The conservator was first introduced to the ward in 1950 by her husband, Dr. Stephen G. Jones. The conservator did occasional legal work for Dr. Jones until 1959, when Dr. Jones died. Thereafter the conservator became the ward’s attorney. The conservator alleges that to the best of his knowledge, the ward has no husband, issue, or other kindred. On her death, unless it should ultimately prove to be the case that she has a will or next of kin, her estate would pass by escheat to the Commonwealth. The conservator believes his ward never made a will.
In 1968, the conservator drafted a will for the ward under which virtually all her estate would pass to various charities,
but she never executed the will. Although the ward
refused to sign the will, she never repudiated the dispositive provisions. The ward claimed that she had consulted with unidentified advisors who told her that the will was not properly drafted.
There was no evidence as to the ward’s competency at the time she refused to sign the will. Although the will was presented to the ward for signature only once, the conservator reminded her of it on several occasions, the last being either in 1974 or 1975. The conservator also testified that the ward made small annual gifts, shown in her tax returns, to the charities named in the draft will; however, no individual charitable gift exceeded seventy-five dollars.
Prior to the hearing on the petition, the judge ordered that notice be given to the Attorney General of the Commonwealth and to the Department of Mental Health, and both filed acknowledgments of notice. The Attorney General’s acknowledgment stated that the Attorney General assented to the allowance of the petition. Pursuant to the court order, a notice of the proceedings was also published in a major Boston newspaper once a week for three successive weeks. The judge found that the conservator made no special effort to investigate the possible existence of kindred, but simply relied on his long-standing acquaintance with the ward and her deceased husband, the ward’s statements to the conservator and others that she had no relatives, and the failure of any party claiming a relationship to have responded to the newspaper publication of notice in
the conservatorship proceedings.
In addition, the conservator made inquiries of the ward’s brother-in-law, and others who knew her well. All reported that they did not know of any person claiming a relationship to the ward. However, no professional heir search was undertaken.
The court below appointed a guardian ad litem for the ward, The guardian ad litem’s report opposed the allowance of the petition in so far as the petition proposed that ninety per cent of the ward’s property be transferred to the irrevocable trust and only ten percent to the revocable trust. The guardian ad litem for the ward recommended that fifty per cent of the ward’s assets should be transferred to the revocable trust in order to assure the availability of sufficient funds, including principal, for the ward’s needs. With that modification, the guardian ad litem for the ward recommended approval of the estate plan as making sufficient provision for the ward’s own needs, as being in accordance with the ward’s own wishes so far as they can be ascertained, and as reducing prospective State and Federal taxes by a large amount.

EXERCISE SET ▸
A – Change "escheat" to "reversion" in the conservatorship passage, and write out the part starting at "The conservator was" and ending at "made a will.".
B – Based on the conservatorship passage, is each statement true? (i) The ward signed the will drafted in 1968. (ii) The conservator reminded the ward of the will more than once. (iii) A professional heir search was carried out. Answer yes or no for each, quoting the deciding words.
C – In the conservatorship passage, what share of the ward's assets did the guardian ad litem recommend transferring to the revocable trust?
Rely only on the conservatorship passage for your answers.

RAW DATA ▸
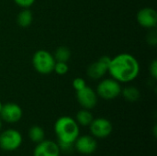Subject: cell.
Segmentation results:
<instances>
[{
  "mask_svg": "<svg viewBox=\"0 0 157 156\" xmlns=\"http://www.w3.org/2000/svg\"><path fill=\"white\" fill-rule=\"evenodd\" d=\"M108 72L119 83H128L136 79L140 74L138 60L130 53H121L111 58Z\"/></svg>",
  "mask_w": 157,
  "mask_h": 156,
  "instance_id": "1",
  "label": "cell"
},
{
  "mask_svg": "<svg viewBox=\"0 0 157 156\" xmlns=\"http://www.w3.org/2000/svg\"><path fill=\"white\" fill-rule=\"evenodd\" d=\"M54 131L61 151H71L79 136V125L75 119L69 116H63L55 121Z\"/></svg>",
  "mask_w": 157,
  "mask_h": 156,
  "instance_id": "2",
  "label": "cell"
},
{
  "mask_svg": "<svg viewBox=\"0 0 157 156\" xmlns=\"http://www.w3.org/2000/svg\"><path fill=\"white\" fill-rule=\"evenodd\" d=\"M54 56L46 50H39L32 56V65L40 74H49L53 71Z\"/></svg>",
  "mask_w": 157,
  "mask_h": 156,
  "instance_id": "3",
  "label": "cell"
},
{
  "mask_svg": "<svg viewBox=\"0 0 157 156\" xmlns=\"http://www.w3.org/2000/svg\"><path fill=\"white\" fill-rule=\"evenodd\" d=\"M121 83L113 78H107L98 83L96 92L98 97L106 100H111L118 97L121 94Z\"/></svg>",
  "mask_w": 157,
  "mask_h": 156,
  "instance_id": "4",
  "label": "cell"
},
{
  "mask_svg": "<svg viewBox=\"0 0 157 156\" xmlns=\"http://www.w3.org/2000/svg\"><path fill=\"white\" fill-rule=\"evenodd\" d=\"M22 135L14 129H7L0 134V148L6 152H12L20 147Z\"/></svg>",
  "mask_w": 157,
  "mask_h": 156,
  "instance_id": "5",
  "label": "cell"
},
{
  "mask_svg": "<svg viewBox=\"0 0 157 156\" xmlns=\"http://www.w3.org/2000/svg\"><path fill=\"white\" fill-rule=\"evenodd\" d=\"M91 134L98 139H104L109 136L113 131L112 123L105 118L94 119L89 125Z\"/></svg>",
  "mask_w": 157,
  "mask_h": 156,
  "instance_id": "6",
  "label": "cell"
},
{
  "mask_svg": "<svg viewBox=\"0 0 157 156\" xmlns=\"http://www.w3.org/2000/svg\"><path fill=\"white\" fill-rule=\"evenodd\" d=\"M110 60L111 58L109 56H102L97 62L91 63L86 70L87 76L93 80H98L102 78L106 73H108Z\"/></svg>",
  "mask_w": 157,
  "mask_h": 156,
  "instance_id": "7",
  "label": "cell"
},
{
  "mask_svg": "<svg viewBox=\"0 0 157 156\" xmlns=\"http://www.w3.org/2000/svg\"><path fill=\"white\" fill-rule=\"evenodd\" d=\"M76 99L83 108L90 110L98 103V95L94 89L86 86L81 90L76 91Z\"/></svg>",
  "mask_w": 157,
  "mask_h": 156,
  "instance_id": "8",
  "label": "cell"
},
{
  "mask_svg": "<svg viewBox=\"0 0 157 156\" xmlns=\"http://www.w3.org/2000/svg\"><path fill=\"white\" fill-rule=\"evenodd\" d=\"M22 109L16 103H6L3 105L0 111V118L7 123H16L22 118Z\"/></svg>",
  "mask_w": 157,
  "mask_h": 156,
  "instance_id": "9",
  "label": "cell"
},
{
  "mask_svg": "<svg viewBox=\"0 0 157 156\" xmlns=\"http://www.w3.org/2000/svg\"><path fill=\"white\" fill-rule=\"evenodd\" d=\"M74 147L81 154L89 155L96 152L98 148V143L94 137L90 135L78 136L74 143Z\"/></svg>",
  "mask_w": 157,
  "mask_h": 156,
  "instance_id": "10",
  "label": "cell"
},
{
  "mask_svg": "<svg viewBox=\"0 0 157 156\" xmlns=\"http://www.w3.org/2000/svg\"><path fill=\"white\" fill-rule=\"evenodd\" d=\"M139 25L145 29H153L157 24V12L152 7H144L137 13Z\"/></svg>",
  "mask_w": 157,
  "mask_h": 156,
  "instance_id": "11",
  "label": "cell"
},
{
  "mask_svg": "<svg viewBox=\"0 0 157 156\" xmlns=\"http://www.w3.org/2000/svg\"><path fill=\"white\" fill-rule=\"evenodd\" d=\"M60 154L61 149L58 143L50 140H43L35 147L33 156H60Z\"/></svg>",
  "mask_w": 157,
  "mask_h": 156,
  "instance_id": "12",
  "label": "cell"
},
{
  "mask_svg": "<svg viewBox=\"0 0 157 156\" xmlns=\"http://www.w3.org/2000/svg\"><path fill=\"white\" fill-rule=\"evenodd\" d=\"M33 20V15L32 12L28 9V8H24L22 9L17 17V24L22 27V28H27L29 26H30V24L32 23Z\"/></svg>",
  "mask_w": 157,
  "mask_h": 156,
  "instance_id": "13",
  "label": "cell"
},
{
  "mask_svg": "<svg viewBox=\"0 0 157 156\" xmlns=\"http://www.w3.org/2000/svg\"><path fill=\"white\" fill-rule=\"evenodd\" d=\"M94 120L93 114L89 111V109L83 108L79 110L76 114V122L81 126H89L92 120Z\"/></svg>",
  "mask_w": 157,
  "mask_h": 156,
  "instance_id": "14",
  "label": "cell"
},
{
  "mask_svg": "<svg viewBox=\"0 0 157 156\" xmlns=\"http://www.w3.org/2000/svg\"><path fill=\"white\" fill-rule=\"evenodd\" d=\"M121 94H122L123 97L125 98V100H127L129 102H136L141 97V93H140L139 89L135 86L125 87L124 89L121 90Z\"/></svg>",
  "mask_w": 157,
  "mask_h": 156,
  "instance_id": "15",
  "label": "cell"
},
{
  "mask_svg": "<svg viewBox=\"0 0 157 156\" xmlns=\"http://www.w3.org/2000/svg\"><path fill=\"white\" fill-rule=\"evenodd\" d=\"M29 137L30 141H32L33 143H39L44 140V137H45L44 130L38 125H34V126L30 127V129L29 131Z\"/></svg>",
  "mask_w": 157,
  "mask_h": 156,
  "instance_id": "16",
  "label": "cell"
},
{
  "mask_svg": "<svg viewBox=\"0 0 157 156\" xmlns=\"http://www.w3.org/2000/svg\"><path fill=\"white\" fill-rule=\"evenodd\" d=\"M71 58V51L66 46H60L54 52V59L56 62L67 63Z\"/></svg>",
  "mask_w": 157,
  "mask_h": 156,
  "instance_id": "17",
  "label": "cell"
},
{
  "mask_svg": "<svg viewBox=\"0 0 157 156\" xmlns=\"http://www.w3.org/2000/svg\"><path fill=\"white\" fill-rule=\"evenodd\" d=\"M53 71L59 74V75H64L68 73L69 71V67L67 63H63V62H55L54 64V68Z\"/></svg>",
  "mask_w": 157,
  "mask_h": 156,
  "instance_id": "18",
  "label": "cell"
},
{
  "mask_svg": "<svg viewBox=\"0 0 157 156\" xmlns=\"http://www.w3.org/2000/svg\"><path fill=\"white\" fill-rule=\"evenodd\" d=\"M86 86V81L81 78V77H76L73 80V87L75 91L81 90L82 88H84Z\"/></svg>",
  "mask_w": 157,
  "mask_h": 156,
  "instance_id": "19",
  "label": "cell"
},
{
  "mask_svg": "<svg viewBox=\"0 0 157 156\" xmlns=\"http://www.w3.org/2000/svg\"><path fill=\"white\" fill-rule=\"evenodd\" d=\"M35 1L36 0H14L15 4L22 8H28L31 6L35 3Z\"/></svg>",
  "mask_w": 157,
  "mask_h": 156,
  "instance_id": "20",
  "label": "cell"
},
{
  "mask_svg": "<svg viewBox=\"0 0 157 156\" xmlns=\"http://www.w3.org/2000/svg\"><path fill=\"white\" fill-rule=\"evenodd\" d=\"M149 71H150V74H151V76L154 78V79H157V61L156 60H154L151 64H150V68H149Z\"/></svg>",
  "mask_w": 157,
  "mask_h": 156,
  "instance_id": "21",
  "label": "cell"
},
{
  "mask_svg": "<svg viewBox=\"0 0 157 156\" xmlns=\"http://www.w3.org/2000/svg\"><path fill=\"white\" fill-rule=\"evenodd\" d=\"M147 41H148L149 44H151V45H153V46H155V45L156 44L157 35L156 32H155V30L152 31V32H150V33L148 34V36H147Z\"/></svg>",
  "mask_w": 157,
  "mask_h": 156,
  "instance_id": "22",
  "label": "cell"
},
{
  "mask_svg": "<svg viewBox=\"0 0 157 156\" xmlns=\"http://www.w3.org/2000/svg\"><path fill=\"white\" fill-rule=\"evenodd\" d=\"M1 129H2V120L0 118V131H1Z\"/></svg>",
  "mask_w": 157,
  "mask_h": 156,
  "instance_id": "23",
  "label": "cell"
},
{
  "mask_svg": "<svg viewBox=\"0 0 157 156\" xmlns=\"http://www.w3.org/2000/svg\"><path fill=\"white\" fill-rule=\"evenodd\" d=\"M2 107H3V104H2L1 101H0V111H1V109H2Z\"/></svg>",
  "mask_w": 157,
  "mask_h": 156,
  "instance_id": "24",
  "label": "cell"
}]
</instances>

...

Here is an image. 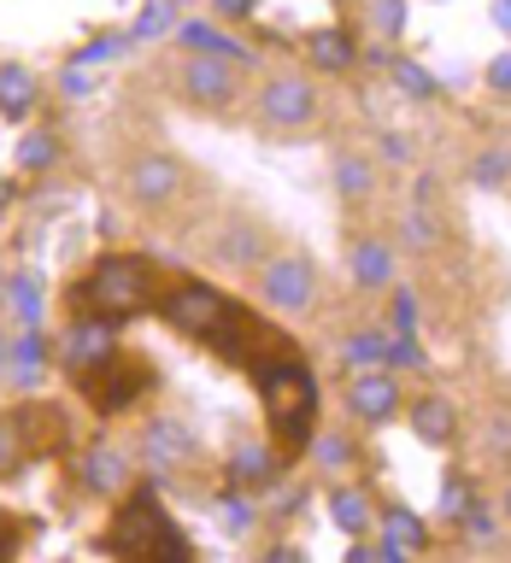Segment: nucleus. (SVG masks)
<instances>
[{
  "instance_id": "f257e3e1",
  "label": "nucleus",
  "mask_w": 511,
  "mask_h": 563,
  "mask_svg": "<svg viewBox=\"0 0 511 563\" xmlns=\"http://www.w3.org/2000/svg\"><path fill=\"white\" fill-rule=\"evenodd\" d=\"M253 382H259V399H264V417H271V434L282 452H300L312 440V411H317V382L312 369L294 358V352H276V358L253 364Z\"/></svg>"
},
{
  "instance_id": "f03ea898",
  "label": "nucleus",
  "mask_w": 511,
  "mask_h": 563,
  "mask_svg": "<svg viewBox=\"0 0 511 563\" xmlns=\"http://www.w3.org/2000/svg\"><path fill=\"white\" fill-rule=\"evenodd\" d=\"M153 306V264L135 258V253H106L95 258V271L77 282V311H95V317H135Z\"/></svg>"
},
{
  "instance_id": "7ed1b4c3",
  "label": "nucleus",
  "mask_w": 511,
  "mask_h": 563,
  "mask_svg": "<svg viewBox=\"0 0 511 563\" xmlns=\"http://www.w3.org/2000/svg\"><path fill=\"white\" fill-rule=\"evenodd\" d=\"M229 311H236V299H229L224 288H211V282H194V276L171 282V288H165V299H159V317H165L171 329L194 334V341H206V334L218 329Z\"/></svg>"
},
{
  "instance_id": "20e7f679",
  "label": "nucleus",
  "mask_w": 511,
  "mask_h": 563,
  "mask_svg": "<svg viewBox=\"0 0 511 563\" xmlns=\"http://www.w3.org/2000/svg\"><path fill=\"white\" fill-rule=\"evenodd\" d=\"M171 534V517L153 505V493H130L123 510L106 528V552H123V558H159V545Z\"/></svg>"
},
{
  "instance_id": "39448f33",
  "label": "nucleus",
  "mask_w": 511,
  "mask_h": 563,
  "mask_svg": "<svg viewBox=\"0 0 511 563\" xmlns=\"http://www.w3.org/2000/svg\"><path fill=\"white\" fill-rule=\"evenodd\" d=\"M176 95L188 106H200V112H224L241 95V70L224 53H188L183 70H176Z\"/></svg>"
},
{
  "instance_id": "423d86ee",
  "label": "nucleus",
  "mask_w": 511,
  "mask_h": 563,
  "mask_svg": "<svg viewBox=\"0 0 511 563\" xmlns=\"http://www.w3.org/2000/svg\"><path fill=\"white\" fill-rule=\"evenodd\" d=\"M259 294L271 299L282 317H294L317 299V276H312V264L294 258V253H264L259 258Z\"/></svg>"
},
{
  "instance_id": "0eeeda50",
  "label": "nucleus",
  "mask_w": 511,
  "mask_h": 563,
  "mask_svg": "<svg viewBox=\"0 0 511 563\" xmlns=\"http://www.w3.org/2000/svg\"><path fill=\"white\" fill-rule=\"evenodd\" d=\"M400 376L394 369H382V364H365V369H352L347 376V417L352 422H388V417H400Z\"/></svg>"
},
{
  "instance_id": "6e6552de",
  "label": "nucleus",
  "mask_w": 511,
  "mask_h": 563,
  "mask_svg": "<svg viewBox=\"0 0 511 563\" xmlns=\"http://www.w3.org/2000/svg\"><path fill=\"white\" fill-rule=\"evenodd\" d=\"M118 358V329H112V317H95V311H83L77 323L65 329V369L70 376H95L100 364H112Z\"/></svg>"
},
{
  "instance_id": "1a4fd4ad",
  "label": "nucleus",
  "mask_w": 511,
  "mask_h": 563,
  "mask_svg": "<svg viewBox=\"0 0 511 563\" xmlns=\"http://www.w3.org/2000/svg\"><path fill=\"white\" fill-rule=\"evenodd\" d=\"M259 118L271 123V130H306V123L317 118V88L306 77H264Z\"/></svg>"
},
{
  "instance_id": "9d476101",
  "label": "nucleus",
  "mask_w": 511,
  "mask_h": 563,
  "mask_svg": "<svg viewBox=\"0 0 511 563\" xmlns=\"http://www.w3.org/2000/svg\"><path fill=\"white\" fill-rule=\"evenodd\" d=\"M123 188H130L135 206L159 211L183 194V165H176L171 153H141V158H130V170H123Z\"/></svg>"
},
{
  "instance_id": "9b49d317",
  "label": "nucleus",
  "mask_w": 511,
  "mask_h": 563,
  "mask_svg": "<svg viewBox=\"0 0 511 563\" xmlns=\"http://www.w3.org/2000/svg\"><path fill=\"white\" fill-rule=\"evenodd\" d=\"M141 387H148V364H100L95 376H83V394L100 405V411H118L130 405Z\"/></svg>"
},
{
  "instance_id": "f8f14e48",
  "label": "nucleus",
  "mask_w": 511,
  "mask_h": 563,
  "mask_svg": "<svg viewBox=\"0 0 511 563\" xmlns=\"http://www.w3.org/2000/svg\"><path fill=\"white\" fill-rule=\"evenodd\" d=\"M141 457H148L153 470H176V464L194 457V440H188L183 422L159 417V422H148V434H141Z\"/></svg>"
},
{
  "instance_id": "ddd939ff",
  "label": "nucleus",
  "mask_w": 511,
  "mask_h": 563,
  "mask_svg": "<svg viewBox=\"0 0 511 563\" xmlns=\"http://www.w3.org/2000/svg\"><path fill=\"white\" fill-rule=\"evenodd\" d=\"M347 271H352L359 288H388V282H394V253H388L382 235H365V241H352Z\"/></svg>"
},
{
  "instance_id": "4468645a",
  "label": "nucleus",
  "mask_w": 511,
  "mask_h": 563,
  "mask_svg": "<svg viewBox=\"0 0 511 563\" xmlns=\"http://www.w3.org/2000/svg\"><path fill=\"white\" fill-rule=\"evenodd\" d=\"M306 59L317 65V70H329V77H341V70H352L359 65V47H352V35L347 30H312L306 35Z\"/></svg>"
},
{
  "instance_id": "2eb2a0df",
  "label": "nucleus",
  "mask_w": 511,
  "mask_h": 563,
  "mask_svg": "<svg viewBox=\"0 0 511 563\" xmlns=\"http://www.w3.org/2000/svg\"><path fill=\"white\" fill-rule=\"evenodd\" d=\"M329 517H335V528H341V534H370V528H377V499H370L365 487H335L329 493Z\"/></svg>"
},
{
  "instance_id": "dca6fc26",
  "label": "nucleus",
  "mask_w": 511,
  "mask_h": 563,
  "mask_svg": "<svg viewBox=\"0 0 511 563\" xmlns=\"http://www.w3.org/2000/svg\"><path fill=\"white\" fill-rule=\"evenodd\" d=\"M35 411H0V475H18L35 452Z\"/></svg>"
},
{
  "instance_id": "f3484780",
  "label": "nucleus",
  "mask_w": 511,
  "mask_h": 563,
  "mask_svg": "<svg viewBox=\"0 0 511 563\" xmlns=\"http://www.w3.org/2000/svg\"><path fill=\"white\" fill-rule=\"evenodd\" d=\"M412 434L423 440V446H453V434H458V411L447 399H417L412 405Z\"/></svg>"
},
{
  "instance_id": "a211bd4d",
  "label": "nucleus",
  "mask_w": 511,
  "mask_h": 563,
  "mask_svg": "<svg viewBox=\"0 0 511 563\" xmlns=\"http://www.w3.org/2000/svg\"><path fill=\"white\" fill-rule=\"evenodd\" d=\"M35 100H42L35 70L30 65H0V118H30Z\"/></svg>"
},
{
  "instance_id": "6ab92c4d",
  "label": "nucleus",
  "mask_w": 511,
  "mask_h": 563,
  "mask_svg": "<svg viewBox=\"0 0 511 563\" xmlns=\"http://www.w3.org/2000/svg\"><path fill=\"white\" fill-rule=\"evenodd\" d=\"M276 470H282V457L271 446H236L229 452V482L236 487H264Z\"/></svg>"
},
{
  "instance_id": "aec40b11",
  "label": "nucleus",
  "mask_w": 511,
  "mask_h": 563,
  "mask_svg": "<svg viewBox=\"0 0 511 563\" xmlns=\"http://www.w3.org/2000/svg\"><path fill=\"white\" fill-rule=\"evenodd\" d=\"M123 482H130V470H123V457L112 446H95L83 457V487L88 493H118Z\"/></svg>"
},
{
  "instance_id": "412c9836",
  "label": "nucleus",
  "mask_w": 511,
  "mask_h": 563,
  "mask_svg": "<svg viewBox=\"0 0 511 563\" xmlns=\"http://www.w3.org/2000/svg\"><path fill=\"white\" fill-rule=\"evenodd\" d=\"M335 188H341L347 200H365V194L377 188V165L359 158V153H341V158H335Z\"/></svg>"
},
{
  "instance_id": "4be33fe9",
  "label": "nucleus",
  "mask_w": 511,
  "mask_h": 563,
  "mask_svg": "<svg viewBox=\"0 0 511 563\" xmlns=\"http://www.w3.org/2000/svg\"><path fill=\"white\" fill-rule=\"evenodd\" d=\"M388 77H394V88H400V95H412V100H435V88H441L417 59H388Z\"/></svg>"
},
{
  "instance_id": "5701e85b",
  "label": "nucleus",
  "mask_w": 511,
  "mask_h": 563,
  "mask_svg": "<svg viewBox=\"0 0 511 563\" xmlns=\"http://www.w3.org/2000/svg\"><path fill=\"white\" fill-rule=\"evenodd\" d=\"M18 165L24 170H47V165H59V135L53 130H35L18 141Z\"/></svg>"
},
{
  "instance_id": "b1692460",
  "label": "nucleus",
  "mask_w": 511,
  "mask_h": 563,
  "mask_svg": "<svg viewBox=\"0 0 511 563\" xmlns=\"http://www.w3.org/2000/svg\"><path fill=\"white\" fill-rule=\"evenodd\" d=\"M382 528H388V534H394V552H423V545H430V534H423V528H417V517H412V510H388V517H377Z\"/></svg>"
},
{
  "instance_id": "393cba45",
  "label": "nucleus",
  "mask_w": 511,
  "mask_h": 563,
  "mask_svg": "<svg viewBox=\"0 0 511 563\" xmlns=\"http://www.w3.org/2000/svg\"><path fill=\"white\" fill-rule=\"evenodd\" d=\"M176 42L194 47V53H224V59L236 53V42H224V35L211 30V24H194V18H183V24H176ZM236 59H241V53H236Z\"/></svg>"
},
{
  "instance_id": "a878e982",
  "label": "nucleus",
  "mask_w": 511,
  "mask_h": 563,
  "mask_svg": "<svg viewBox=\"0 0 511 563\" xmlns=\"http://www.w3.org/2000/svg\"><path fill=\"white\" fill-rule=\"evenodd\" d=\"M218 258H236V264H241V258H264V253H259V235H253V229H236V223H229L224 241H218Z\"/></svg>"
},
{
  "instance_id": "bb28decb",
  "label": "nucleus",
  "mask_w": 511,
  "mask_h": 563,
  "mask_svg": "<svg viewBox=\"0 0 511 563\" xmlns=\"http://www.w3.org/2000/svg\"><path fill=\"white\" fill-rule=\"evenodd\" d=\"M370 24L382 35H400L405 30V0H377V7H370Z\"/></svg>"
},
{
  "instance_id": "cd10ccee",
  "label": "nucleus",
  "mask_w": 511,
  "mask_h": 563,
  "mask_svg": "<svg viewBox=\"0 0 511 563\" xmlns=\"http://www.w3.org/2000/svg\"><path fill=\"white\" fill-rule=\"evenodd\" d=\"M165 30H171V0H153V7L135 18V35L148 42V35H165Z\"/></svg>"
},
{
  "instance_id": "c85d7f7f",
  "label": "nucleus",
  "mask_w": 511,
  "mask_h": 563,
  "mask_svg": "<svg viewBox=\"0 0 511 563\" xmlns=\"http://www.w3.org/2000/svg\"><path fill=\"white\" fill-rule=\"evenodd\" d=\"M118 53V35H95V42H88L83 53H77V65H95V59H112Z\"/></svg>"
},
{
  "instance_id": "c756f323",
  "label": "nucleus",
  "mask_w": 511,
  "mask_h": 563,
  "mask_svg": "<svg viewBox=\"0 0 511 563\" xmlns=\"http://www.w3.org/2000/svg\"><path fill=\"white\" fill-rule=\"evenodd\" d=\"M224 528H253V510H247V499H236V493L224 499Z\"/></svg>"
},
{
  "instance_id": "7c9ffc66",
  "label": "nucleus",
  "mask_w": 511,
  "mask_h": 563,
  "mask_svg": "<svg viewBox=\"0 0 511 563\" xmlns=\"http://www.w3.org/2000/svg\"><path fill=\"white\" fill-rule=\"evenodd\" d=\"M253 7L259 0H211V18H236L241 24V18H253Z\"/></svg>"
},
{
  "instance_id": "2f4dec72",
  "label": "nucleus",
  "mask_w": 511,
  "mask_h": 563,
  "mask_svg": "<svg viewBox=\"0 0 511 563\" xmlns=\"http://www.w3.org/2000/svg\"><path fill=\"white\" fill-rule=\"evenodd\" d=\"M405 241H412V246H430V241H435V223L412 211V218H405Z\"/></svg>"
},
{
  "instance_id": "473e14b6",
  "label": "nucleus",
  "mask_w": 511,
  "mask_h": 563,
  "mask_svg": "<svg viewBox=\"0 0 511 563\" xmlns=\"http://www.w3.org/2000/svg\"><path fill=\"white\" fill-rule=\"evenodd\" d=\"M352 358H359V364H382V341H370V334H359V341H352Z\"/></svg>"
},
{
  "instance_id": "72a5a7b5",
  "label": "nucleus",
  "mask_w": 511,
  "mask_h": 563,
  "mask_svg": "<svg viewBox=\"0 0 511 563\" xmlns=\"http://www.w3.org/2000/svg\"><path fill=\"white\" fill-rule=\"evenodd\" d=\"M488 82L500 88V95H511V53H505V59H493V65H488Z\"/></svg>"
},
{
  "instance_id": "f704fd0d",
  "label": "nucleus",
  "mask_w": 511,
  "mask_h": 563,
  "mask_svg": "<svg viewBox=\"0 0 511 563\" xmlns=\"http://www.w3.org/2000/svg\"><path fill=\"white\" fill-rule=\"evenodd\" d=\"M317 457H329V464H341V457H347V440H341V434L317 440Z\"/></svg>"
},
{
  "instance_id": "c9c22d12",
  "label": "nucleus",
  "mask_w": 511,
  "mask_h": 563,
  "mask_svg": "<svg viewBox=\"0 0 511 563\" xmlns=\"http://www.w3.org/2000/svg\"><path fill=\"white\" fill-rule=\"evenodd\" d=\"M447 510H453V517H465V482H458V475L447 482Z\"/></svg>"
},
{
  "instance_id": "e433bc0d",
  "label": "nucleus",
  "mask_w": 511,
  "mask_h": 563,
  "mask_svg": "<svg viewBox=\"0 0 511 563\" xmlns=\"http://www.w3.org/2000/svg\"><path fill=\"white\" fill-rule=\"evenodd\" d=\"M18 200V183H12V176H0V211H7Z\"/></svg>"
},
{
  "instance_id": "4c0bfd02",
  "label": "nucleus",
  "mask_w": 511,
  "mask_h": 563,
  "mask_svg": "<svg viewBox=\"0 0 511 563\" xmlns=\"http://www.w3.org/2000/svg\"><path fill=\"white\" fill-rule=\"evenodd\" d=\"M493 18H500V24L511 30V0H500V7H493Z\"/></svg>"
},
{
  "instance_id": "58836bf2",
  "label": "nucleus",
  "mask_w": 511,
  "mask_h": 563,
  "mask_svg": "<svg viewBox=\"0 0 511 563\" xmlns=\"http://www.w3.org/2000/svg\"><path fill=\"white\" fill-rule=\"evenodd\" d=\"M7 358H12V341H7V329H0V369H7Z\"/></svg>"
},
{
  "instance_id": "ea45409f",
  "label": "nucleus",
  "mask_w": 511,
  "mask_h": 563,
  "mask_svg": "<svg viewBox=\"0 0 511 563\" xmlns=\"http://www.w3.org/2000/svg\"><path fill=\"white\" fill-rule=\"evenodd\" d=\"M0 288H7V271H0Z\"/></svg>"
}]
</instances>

OUTPUTS IN ORDER ▸
A –
The conservator was first introduced to the ward in 1950 by her husband, Dr. Stephen G. Jones. The conservator did occasional legal work for Dr. Jones until 1959, when Dr. Jones died. Thereafter the conservator became the ward’s attorney. The conservator alleges that to the best of his knowledge, the ward has no husband, issue, or other kindred. On her death, unless it should ultimately prove to be the case that she has a will or next of kin, her estate would pass by reversion to the Commonwealth. The conservator believes his ward never made a will.

B –
(i) No: "but she never executed the will."
(ii) Yes: "the conservator reminded her of it on several occasions"
(iii) No: "However, no professional heir search was undertaken."

C – Fifty per cent.